> [Prompt]
Substitute "conifer" for every "evergreen pine tree" in the rows below and reproduce them with nothing else changed. Leave out the pictures.

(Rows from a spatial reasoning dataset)
** start **
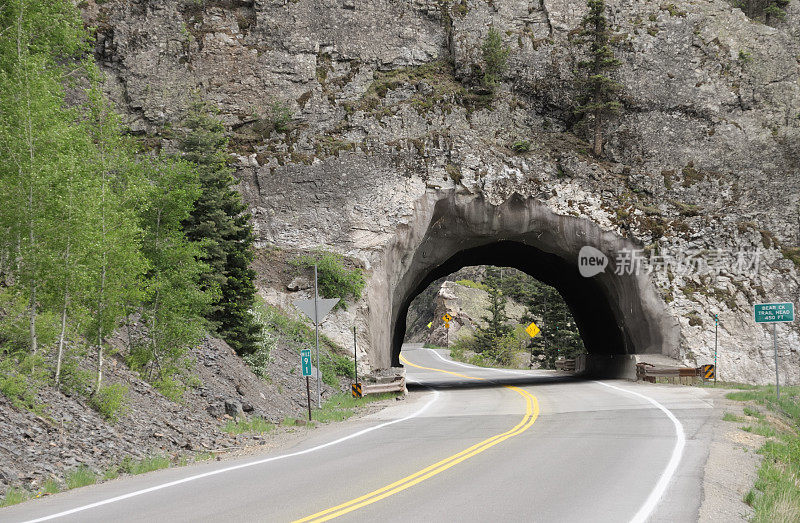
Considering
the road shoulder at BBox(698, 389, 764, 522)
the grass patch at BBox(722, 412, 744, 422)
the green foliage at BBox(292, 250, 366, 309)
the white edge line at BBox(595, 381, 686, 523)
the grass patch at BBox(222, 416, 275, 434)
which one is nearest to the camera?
the white edge line at BBox(595, 381, 686, 523)

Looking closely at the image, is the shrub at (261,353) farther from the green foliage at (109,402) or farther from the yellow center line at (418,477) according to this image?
the yellow center line at (418,477)

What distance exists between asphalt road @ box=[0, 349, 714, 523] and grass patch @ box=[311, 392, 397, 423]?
2.04 m

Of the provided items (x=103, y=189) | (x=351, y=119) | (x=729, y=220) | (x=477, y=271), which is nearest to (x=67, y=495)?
(x=103, y=189)

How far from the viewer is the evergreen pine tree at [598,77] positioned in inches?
1273

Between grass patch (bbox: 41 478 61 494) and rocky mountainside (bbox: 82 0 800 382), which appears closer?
grass patch (bbox: 41 478 61 494)

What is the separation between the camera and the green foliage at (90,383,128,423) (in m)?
12.1

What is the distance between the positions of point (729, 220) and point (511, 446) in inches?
967

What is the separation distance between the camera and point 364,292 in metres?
28.5

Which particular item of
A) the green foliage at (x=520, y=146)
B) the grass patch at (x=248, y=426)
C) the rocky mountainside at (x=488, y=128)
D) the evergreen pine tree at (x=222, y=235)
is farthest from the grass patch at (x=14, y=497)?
the green foliage at (x=520, y=146)

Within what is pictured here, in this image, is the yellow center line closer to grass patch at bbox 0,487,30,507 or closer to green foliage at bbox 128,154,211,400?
grass patch at bbox 0,487,30,507

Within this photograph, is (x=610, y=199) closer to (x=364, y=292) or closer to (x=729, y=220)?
(x=729, y=220)

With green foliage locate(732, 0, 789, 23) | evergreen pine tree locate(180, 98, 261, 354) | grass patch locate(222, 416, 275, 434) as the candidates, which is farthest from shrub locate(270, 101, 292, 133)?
green foliage locate(732, 0, 789, 23)

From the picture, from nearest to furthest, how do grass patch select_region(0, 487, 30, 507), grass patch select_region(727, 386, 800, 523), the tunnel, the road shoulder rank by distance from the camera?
the road shoulder → grass patch select_region(727, 386, 800, 523) → grass patch select_region(0, 487, 30, 507) → the tunnel

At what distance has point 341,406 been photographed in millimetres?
20672
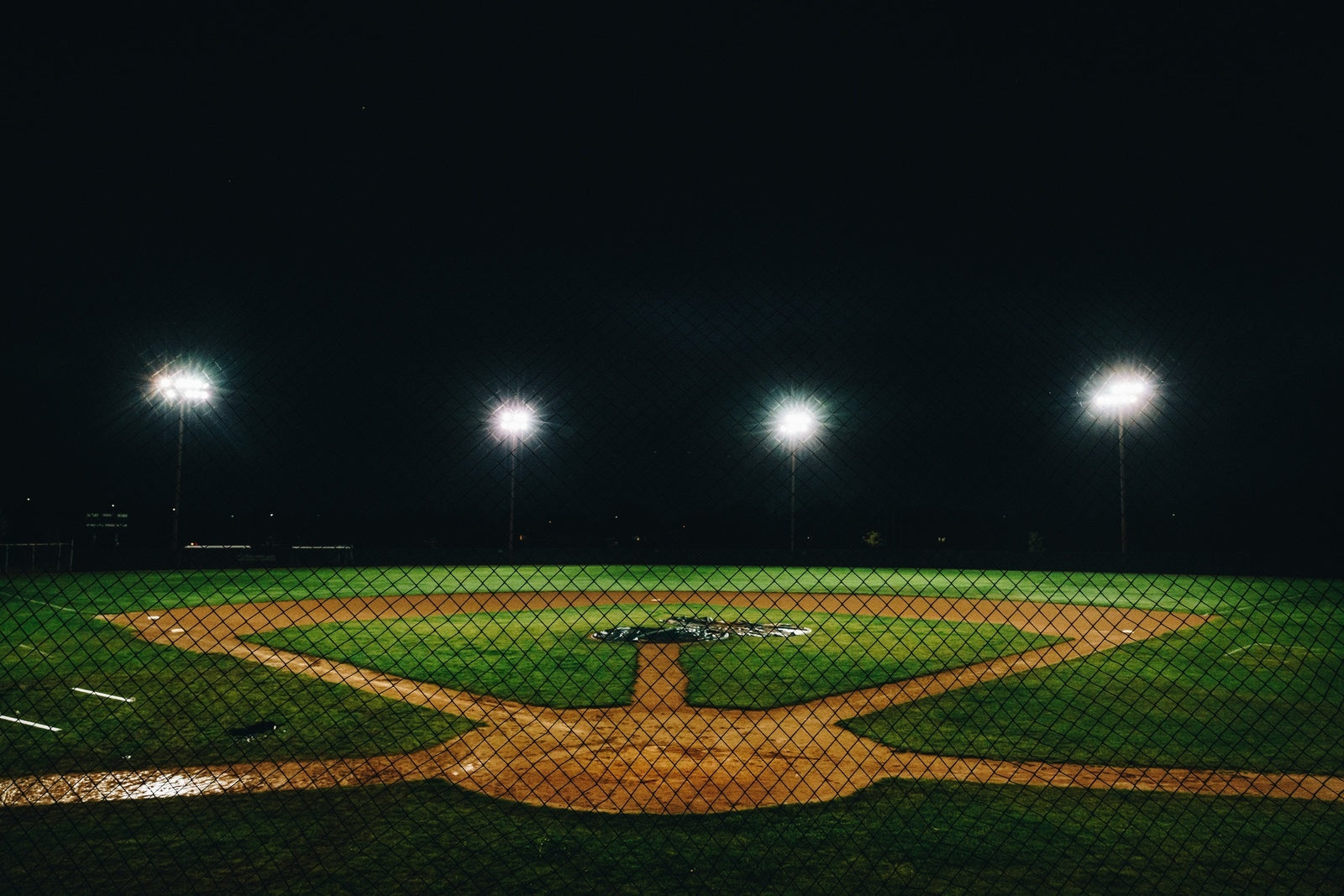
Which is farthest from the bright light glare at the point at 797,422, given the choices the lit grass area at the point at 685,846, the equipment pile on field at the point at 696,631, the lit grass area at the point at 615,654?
the lit grass area at the point at 685,846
** end **
> [Problem solution]
Considering
the road shoulder at BBox(698, 389, 764, 522)
the grass patch at BBox(722, 412, 744, 422)
the green foliage at BBox(292, 250, 366, 309)
the white edge line at BBox(595, 381, 686, 523)
the grass patch at BBox(222, 416, 275, 434)
which one is nearest to the camera?
the white edge line at BBox(595, 381, 686, 523)

Looking closely at the image, is the shrub at (261,353) farther from the green foliage at (109,402) or farther from the yellow center line at (418,477) according to this image?
the yellow center line at (418,477)

What distance exists between asphalt road @ box=[0, 349, 714, 523] and grass patch @ box=[311, 392, 397, 423]?
2.04 m

Of the provided items (x=103, y=189) | (x=351, y=119) | (x=729, y=220) | (x=477, y=271), which is nearest to (x=67, y=495)?
(x=103, y=189)

How far from the viewer is the conifer at [598,77] positioned in inches?
1273

Between grass patch (bbox: 41 478 61 494) and rocky mountainside (bbox: 82 0 800 382), which appears closer?
grass patch (bbox: 41 478 61 494)

What is the separation between the camera and the green foliage at (90,383,128,423) (in m)?
12.1

What is the distance between the positions of point (729, 220) and point (511, 446) in inches?
967

What is the separation distance between the camera and point 364,292 in metres?
28.5

Which particular item of
A) the green foliage at (x=520, y=146)
B) the grass patch at (x=248, y=426)
C) the rocky mountainside at (x=488, y=128)
D) the conifer at (x=222, y=235)
is farthest from the grass patch at (x=14, y=497)?
the green foliage at (x=520, y=146)

Within what is pictured here, in this image, is the yellow center line closer to grass patch at bbox 0,487,30,507 or closer to green foliage at bbox 128,154,211,400?
grass patch at bbox 0,487,30,507

Within this photograph, is (x=610, y=199) closer to (x=364, y=292) or closer to (x=729, y=220)?
(x=729, y=220)

With green foliage locate(732, 0, 789, 23) | conifer locate(180, 98, 261, 354) | grass patch locate(222, 416, 275, 434) as the candidates, which is farthest from shrub locate(270, 101, 292, 133)?
green foliage locate(732, 0, 789, 23)

From the picture, from nearest to furthest, how do grass patch select_region(0, 487, 30, 507), grass patch select_region(727, 386, 800, 523), the tunnel, the road shoulder rank by distance from the camera?
the road shoulder → grass patch select_region(727, 386, 800, 523) → grass patch select_region(0, 487, 30, 507) → the tunnel

At what distance has point 341,406 been photographed in millimetres?
20672
Which is farthest from the bright light glare at the point at 797,422, given the choices the lit grass area at the point at 685,846, the equipment pile on field at the point at 696,631, the lit grass area at the point at 615,654?
the lit grass area at the point at 685,846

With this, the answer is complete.